Python for SQL Server Specialists Part 1: Introducing Python

Python for SQL Server Specialists Part 1: Introducing Python

Python is one of the most popular programming languages. It is a general purpose high level language. It was created by Guido van Rossum, publicly released in 1991. SQL Server 2016 started to support R, and SQL Server 2017 adds support for Python. Now you can select your preferred language for the data science and even other tasks. R has even more statistical, data mining and machine learning libraries, because it is more widely used in the data science community; however, Python has broader purpose than just data science, and is more readable and might thus be simpler to learn. This is the first of the four articles that introduce Python to SQL Server developers and business intelligence (BI) specialists. This means that the articles are more focused on Python basics and data science, and less on general programming with Python.


Starting with Python

Python is an interpreted language. The philosophy of the language is about the code readability. For example, you use white spaces to delimit code blocks instead of special characters like semicolon or curly brackets. Python supports automatic memory management. It has a dynamic type system. You can use multiple program paradigms in Python, including procedural, object-oriented, and functional programming. You can find Python interpreters for all major operating systems. The reference implementation of Python, namely CPython, is open source software, managed by the non-profit Python Software Foundation. Of course, being open source, also means that there is a reach set of libraries available. Even the standard library is impressive and comprehensive.

In order to start working with Python and R, you need to do some installation. I am not covering general SQL Server and Visual Studio installation, I am just explaining what you need to do to start using Python with SQL Server.


Installing ML Services and VS 2017 for Data Science

You just start SQL Server setup, and then from the Feature Selection page select Database Engine Services, and underneath Machine Learning (ML) Services (In-Database), with Python only, or both languages, R and Python, selected. After that, all you need are client tools, and you can start writing the code. The following figure shows the SQL Server setup Feature Selection page with appropriate features selected.

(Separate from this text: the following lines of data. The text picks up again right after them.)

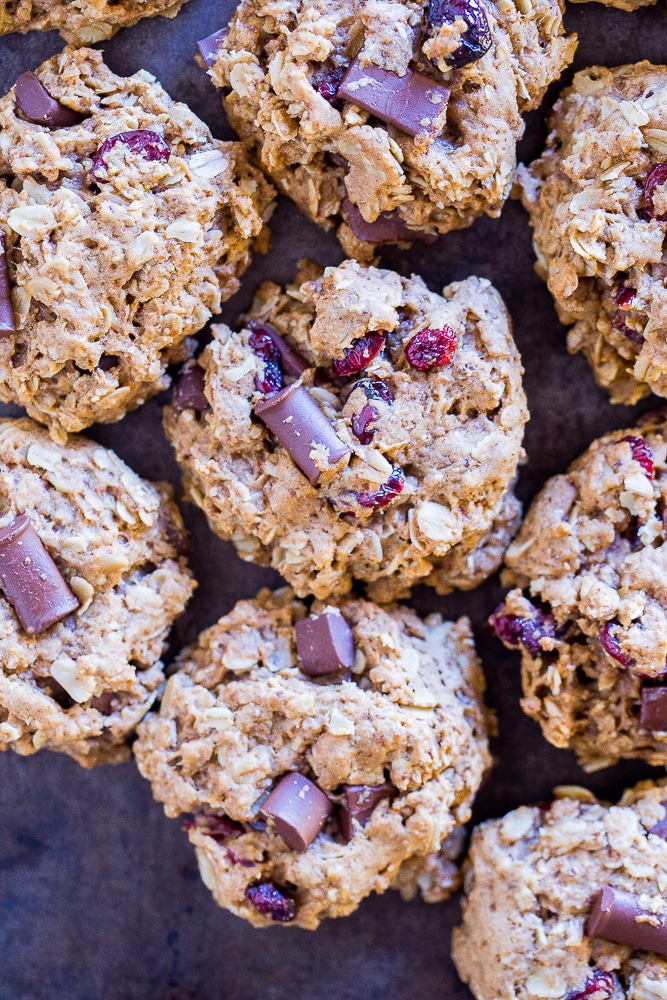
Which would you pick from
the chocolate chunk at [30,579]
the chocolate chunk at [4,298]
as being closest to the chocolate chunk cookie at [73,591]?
the chocolate chunk at [30,579]

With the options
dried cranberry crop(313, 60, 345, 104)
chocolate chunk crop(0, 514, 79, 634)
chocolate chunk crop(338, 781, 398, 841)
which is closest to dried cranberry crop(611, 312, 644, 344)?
dried cranberry crop(313, 60, 345, 104)

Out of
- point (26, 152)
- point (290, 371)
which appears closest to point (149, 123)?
point (26, 152)

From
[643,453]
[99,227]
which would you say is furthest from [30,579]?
[643,453]

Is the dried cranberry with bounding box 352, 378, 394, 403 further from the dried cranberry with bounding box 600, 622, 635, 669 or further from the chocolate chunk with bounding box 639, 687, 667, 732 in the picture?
the chocolate chunk with bounding box 639, 687, 667, 732

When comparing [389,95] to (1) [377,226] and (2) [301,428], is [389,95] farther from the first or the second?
(2) [301,428]

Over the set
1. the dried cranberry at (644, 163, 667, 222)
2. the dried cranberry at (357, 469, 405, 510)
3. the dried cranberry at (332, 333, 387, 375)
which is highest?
the dried cranberry at (644, 163, 667, 222)

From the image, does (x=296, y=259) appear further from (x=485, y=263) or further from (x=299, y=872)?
(x=299, y=872)
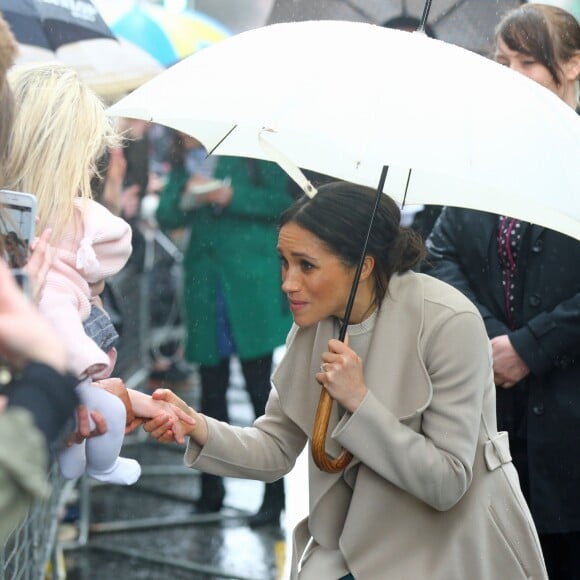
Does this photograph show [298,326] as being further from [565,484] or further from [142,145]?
[142,145]

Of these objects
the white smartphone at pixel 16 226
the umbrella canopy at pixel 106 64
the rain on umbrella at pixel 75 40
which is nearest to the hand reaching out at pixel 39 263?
the white smartphone at pixel 16 226

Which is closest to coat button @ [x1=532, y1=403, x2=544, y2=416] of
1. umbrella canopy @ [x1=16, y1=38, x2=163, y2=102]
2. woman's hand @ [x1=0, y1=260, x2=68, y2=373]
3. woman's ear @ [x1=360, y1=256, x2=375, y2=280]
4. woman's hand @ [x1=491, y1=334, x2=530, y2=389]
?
woman's hand @ [x1=491, y1=334, x2=530, y2=389]

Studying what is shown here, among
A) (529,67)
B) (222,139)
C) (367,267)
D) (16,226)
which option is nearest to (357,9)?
(529,67)

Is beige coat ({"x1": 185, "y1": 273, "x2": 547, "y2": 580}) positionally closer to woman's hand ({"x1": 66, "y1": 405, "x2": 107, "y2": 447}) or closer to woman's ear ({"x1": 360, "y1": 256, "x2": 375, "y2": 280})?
woman's ear ({"x1": 360, "y1": 256, "x2": 375, "y2": 280})

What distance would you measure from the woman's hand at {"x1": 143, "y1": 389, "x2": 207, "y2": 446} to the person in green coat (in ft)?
10.6

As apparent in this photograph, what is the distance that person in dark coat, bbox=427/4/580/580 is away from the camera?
4512mm

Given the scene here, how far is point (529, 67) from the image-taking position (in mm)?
4570

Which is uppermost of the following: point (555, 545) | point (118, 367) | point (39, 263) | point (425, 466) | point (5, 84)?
point (5, 84)

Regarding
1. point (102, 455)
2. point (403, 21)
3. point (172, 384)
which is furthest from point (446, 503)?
point (172, 384)

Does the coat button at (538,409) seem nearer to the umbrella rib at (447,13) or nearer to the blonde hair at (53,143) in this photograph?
the umbrella rib at (447,13)

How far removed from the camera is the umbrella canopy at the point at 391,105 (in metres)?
3.18

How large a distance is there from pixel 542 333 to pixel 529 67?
0.92 meters

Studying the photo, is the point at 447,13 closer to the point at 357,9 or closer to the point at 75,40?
the point at 357,9

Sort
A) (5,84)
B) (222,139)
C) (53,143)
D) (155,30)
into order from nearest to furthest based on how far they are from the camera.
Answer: (5,84) → (53,143) → (222,139) → (155,30)
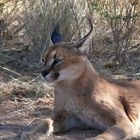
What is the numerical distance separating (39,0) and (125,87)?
9.67 feet

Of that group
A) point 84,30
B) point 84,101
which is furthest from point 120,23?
point 84,101

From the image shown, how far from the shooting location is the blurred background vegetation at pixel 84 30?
7402 millimetres

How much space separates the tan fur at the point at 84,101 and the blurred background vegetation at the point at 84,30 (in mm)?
2235

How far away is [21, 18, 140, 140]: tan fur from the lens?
186 inches

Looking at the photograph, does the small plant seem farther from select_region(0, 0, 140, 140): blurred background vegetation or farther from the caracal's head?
the caracal's head

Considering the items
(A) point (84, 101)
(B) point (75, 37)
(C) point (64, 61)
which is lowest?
(A) point (84, 101)

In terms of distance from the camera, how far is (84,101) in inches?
191

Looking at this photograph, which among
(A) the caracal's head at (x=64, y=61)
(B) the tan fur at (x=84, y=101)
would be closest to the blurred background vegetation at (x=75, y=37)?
(B) the tan fur at (x=84, y=101)

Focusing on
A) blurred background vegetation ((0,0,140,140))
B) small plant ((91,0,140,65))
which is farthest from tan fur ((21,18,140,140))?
small plant ((91,0,140,65))

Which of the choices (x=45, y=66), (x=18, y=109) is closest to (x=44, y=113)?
(x=18, y=109)

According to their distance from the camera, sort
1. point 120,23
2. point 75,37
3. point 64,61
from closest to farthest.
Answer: point 64,61 < point 120,23 < point 75,37

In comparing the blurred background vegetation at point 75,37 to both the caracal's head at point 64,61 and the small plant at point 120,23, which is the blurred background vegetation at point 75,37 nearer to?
the small plant at point 120,23

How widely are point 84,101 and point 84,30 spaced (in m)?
2.90

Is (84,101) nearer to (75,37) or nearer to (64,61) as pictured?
(64,61)
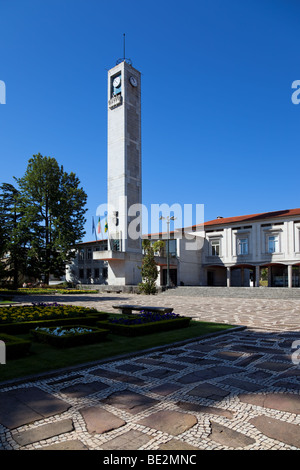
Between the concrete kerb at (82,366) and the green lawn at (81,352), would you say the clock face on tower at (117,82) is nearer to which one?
the green lawn at (81,352)

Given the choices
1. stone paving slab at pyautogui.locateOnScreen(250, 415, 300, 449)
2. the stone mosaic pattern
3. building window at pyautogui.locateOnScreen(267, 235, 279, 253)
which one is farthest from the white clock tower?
stone paving slab at pyautogui.locateOnScreen(250, 415, 300, 449)

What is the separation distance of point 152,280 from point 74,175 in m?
20.9

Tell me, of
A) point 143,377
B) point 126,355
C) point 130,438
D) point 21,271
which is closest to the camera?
point 130,438

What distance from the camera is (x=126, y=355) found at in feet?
24.1

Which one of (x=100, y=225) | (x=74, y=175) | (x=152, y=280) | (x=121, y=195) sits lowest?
(x=152, y=280)

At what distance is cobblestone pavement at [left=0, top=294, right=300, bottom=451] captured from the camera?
3613 millimetres

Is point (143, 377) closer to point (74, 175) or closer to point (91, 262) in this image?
point (74, 175)

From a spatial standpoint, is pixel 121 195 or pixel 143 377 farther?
pixel 121 195

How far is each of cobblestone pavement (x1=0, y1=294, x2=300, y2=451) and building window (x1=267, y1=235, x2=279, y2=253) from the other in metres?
34.6

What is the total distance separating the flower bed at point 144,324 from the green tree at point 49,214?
29.6 meters

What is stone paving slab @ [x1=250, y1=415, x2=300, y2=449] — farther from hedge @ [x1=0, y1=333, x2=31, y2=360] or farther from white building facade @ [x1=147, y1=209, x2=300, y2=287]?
white building facade @ [x1=147, y1=209, x2=300, y2=287]

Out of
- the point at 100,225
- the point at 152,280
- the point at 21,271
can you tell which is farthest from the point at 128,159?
the point at 21,271

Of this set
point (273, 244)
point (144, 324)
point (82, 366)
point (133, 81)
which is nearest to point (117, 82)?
point (133, 81)

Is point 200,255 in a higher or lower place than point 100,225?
lower
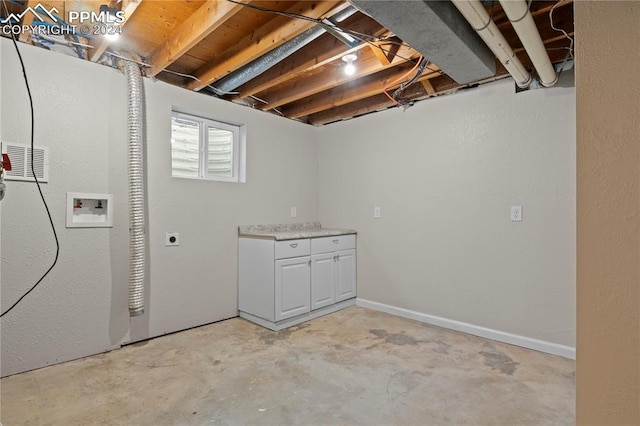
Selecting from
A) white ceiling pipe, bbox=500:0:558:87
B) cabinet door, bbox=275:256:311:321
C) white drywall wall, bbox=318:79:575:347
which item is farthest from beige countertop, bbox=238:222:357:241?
white ceiling pipe, bbox=500:0:558:87

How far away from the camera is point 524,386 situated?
6.41 feet

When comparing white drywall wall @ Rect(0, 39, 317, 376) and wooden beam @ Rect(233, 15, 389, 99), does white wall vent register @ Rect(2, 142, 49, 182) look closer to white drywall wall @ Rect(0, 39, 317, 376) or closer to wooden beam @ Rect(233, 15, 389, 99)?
white drywall wall @ Rect(0, 39, 317, 376)

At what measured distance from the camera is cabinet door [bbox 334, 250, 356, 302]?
3.53 metres

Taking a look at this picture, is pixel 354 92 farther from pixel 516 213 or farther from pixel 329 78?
pixel 516 213

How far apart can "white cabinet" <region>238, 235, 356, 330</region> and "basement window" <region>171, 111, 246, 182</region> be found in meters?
0.79

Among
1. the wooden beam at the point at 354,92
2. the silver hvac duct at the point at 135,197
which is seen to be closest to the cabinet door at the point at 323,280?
the silver hvac duct at the point at 135,197

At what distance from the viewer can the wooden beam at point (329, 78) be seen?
2476mm

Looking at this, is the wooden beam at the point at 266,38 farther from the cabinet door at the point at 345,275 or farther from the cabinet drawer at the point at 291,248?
the cabinet door at the point at 345,275

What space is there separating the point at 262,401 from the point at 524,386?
5.24 ft

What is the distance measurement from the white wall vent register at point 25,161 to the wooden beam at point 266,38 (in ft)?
4.41

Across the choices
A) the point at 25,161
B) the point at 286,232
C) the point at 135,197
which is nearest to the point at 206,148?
the point at 135,197

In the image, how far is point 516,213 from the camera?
262 cm

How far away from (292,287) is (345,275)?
0.79 m

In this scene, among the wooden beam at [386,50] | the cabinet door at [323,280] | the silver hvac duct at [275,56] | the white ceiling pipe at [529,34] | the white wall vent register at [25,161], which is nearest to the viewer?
the white ceiling pipe at [529,34]
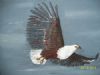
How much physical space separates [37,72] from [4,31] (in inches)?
20.3

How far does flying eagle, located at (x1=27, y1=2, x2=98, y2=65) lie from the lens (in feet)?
9.97

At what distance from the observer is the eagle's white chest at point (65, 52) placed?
301 centimetres

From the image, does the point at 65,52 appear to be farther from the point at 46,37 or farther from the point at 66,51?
the point at 46,37

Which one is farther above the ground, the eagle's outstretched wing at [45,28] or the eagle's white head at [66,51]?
the eagle's outstretched wing at [45,28]

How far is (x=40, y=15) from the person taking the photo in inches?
121

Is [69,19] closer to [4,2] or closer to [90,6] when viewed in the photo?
[90,6]

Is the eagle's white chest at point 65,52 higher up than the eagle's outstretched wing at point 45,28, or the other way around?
the eagle's outstretched wing at point 45,28

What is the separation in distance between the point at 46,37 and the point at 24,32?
0.22m

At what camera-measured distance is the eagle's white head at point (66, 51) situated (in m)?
3.01

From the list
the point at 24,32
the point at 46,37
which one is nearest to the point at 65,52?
the point at 46,37

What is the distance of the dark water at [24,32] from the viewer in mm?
3004

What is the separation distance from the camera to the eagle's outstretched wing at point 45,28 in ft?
10.0

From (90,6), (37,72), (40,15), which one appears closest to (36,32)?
(40,15)

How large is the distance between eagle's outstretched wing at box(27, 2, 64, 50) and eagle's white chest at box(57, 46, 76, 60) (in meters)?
0.04
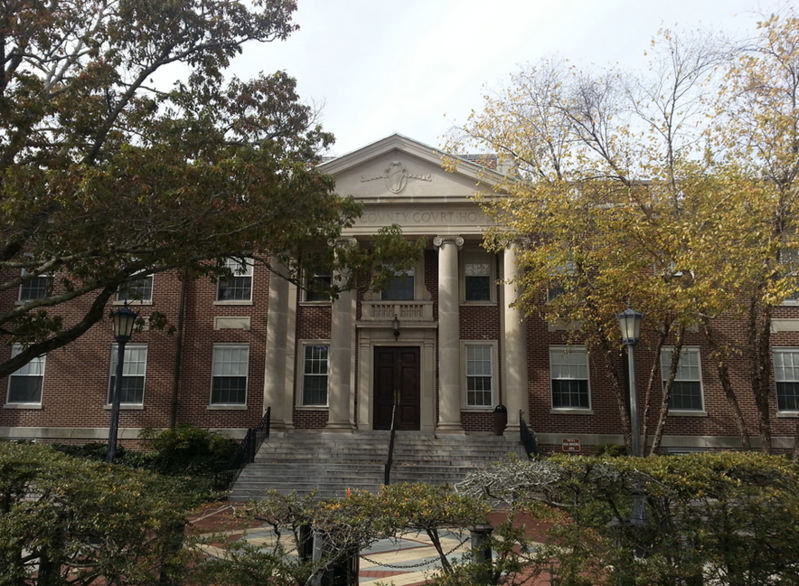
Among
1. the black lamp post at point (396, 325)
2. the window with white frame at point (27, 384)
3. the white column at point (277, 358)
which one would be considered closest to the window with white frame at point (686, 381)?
the black lamp post at point (396, 325)

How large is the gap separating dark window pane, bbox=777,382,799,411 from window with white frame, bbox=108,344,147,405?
21166mm

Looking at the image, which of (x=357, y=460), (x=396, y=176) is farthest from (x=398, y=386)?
(x=396, y=176)

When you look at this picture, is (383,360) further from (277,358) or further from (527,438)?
(527,438)

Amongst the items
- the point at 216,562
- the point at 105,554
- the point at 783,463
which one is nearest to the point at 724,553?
the point at 783,463

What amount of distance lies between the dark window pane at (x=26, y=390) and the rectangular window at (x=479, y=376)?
15007 millimetres

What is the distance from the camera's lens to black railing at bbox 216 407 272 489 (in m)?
18.2

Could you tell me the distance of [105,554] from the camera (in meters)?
5.11

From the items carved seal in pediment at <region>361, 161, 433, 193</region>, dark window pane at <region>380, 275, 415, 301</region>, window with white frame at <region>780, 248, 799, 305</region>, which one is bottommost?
window with white frame at <region>780, 248, 799, 305</region>

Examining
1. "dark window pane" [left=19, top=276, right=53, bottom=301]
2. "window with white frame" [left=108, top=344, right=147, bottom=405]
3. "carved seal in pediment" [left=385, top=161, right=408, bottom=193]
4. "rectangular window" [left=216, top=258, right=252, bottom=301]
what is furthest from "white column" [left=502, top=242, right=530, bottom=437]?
"dark window pane" [left=19, top=276, right=53, bottom=301]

The next step is installing client tools. Of course, you need SQL Server Management Studio (SSMS). In addition, you might want to install Visual Studio (VS) 2017. You can use either Professional or even free Community edition to develop python (and also R) code.

When installing Visual Studio 2017, be sure to select Python development workload, and then Data science and analytical applications, like the following figure shows. This will install Python language templates, including data science templates, and also R Tools for Visual Studio.

Selecting the Appropriate Python Engine

There you go, you are nearly ready. There is a small trick here. VS 2017 installs also its own Python interpreter. In order to use the scalable, the one installed with SQL Server, the one that enables executing code in the Database Engine context and includes Microsoft scalable libraries, you need to setup an additional Python environment, pointing to the scalable version of the interpreter. The path for this scalable interpreter is, if you installed the default instance of SQL Server, C:\Program Files\Microsoft SQL Server\MSSQL14.MSSQLSERVER\PYTHON_SERVICES\python.exe. You can see how to setup this environment in the following figure.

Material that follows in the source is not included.